Olive Young
By Patricia McLaughlin
Miss Young, as she was known by generations of her students, created a legacy for tomorrow for the Faculty of Education at Western. She directed her gift to establish entrance bursaries for students aspiring to be primary school teachers. As a result of her generosity, there are now 10 Olive C. Young bursaries available in perpetuity to Faculty of Education students - a fitting legacy for a woman whose greatest joy was derived from her "pupils".
It was her experience as a teacher that inspired Miss Young's gift, as she was not a Western alumna. Miss Young told friends that she wanted to attend Western to earn her degree but her physical limitations prevented her from working and doing part-time study. From an early age, she was afflicted with Multiple Sclerosis, but she did not let her disability interfere with either her teacher training or her teaching career.
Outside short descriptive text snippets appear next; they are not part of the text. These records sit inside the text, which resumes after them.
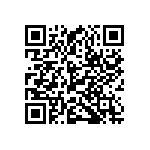 FTSH-117-01-LM-DV-EJ-K-P-A-TR QRCode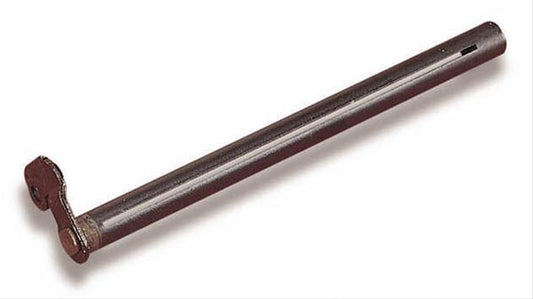Holley HO45-457 Metal Choke Shaft suits 4150 & 4160 Carbs
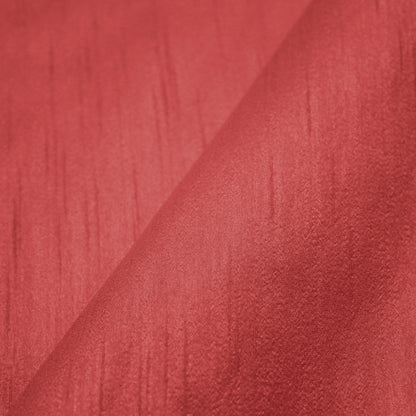 Shantung Fabric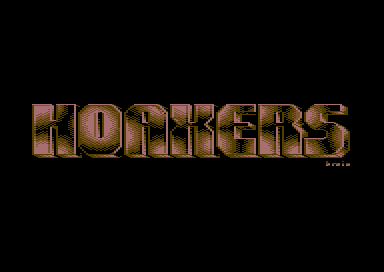Hoaxers Logo - Hoaxers Logo 2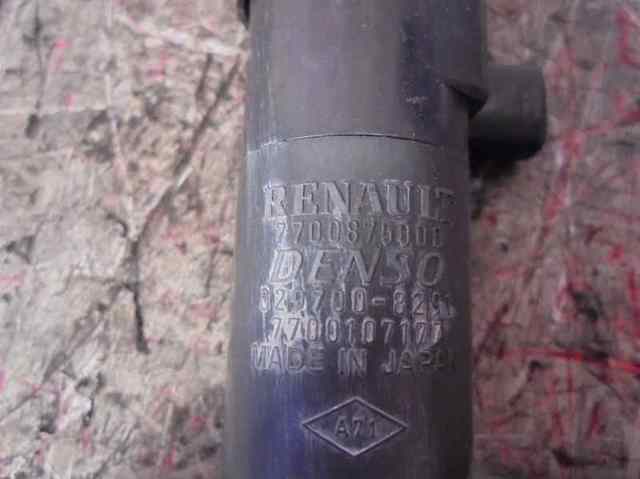 7700107177 Renault (RVI)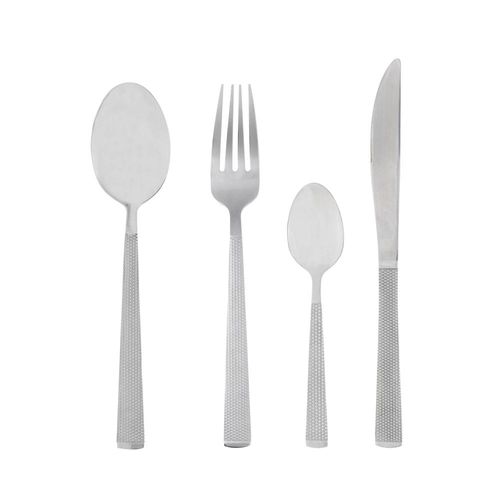 Faqueiro-16-Pecas-de-Aco-Inox-Santorini-24-57-159-20-00-1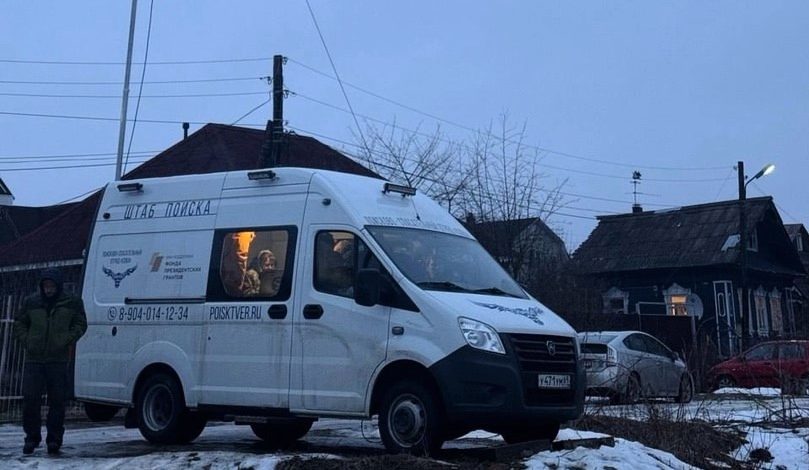 подростков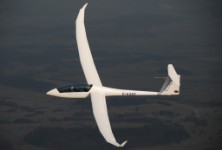 Luftpool Versicherungen - www.Luftpool.de - Flugzeugversicherung - Businessjets - Ultraleichtlugzeuge - Motorsegler - Segelflugzeug Versicherung - Heißlufballon - Tragschrauber Versicherung - Gyropter Versicherung - Quadrocopter Versicherung - Hubschrauber Versicherung, Flugsportversicherung - Luftpool Luftpool Versicherungen - www.Luftpool.de - Flugzeugversicherung - Businessjets - Ultraleichtlugzeuge - Motorsegler - Segelflugzeug Versicherung - Heißlufballon - Tragschrauber Versicherung - Gyropter Versicherung - Quadrocopter Versicherung - Hubschrauber Versicherung, Flugsportversicherung - Luftpool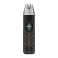 oxva-nexlim-elektronicka-cigareta-1500-mah-traction-black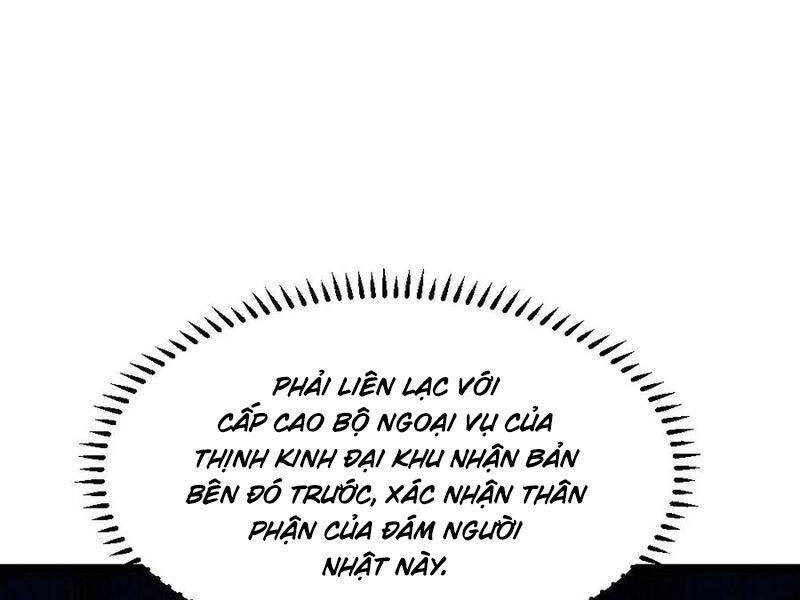 Toàn Cầu Băng Phong: Ta Chế Tạo Phòng An Toàn Tại Tận Thế Chap 501 - Next Chap 502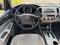2008 Toyota Tacoma Base V6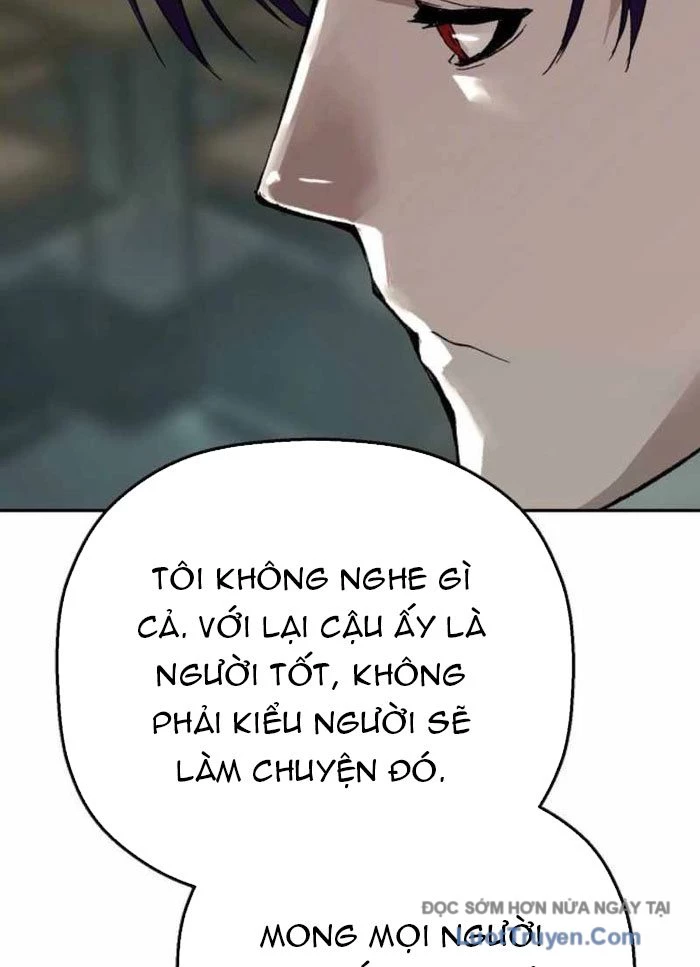 Hồ Sơ Ác Nhân Chapter 19 - 55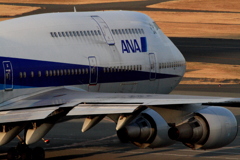 B747(5/6)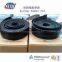 Railway Pad For Track With screw spike, Fastener Railway Pad For Track, Top quality OEM Railway Pad For Track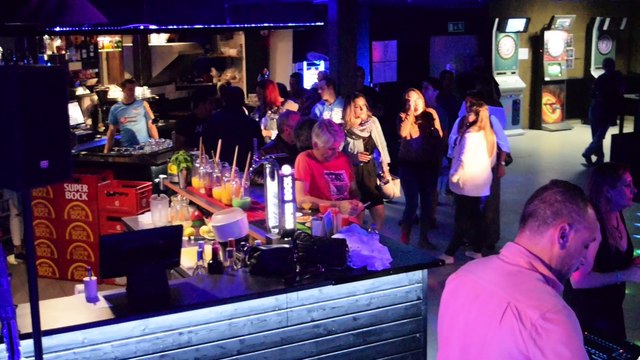 3 JOTAS - Márcio Amaro | Super Duo F&M | Dj Jaime Freitas | Karaoke ( KDj Carlos Gomes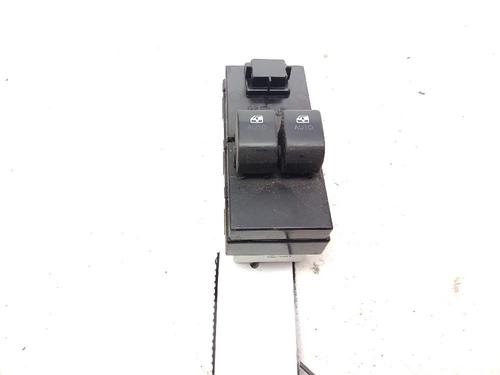 Used Left front window switch KIA CEE'D Hatchback (ED) 1.4 (105 hp) 28419648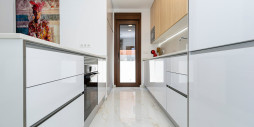 Nybyggnation - Villa - Polop - Polop Centro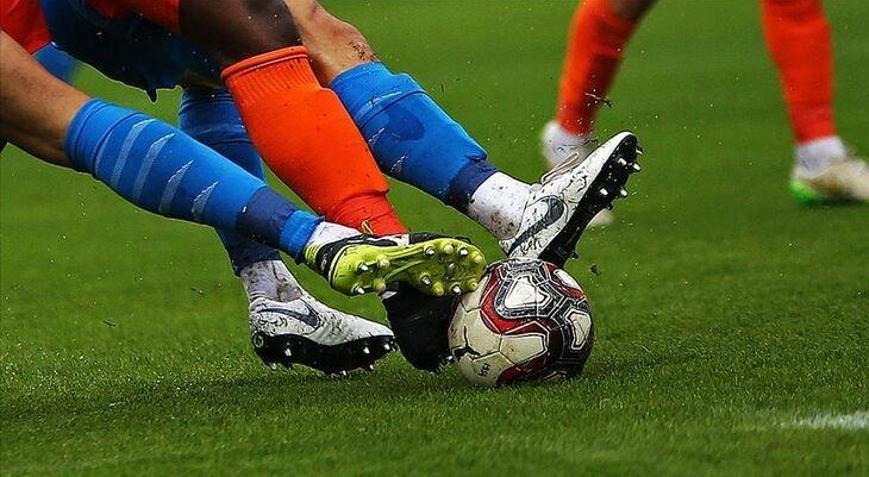 Bugün Kimin Maçı Var 5 Mayıs 2025 Bugünkü Futbol Maçlarının Yayıncı Kuruluşları ve Saatleri (Tüm Ligler)
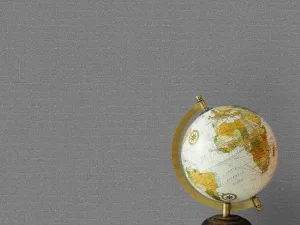 آلبوم کاغذ دیواری کروم /CHROME کد 13096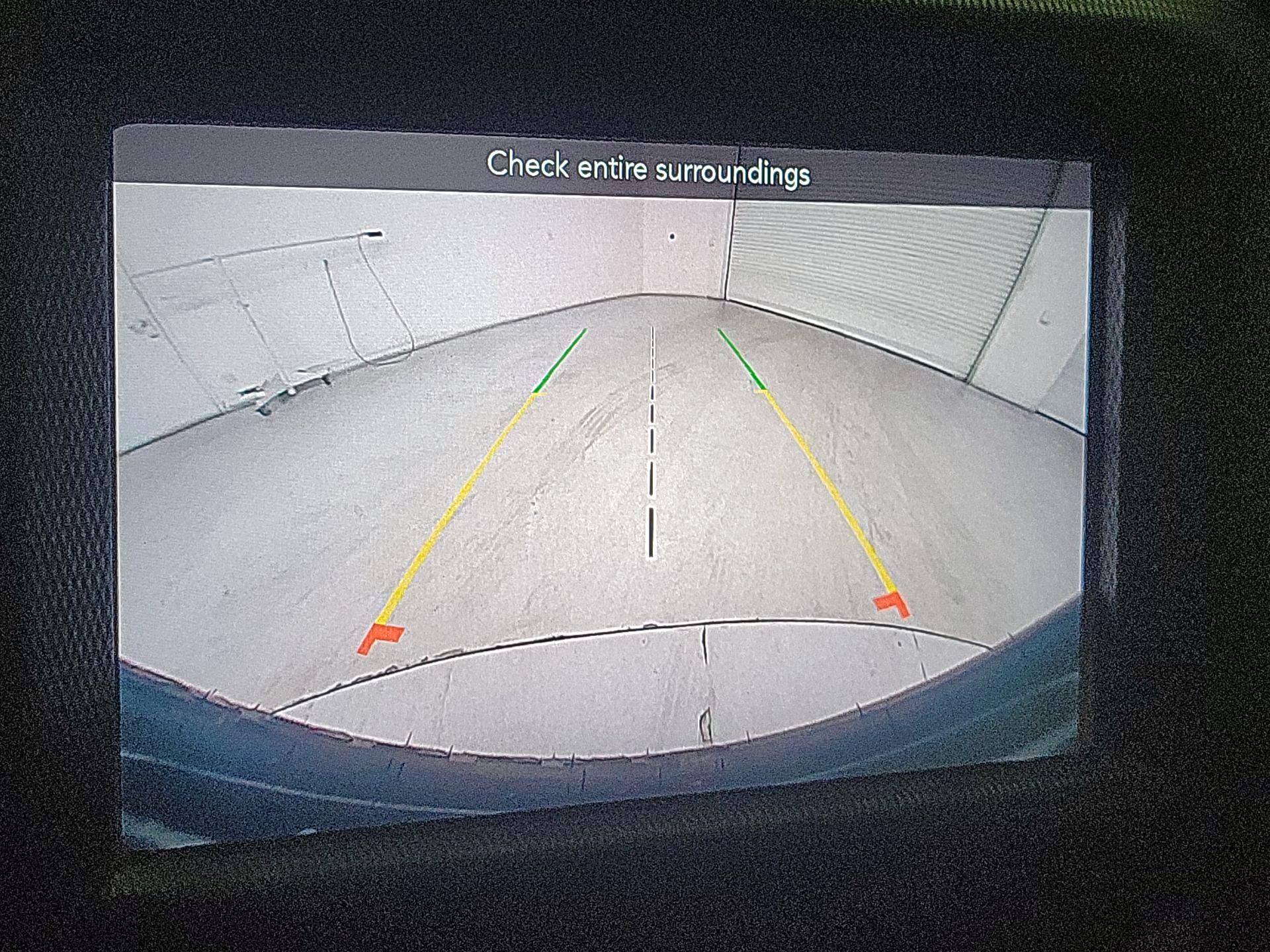 Thumbnail: 2020 Jeep Wrangler - 14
She attended London Normal School in the 1930's and returned to the Chatham, Ontario area where she began her teaching career.
A determined woman, Miss Young vowed that her illness would not prevent her from staying in the classroom until her official retirement date. She lived up to that vow, retiring from Victoria Public School in Chatham in 1980, after 40 years of teaching. In the latter years, Miss Young taught with the assistance of canes and finally, from a wheelchair.
Olive Young was born in Inverness, Scotland in 1921. She immigrated to Canada with her parents and her sister Isobel where the family earned a modest living. She did not marry and spent many of her younger years caring for her parents.
She began her teaching career in 1940 at a Chatham Township school, SS # 8, where she taught students in grades 1 through 8. Her friend, Mollie French, recalls Olive's teaching philosophy. "She believed her pupils needed to understand the basics of learning - reading and math skills and, of course, they had to behave themselves." She insisted that her students work hard everyday to prepare themselves for the world beyond the classroom. And although she was described as strict and strong-willed, Miss Young loved her pupils. (She always called them pupils. Students, she said, were in the senior grades.) She kept every card and memento they gave her and did her best to keep track of her pupils as they moved on to greater adventures. "She knew each one by name," said Mollie.
In her retirement, she welcomed her pupils who came by to visit and always looked forward to seeing the children at her door on Hallowe'en. When she moved from her home to long term care, she instructed her "good neighbours", Toni and Albert McGowan, to be sure to go to her house to greet the trick-or-treaters.
Mollie was quick to respond when asked why someone with no affiliation to Western would leave such a generous bequest to the Faculty of Education: "Olive's whole life was education. Her teaching and her Grade 2 pupils meant the world to her." As a result of her legacy for tomorrow, Olive Young will make a substantial difference in the lives of 10 Faculty of Education student teachers at Western each year.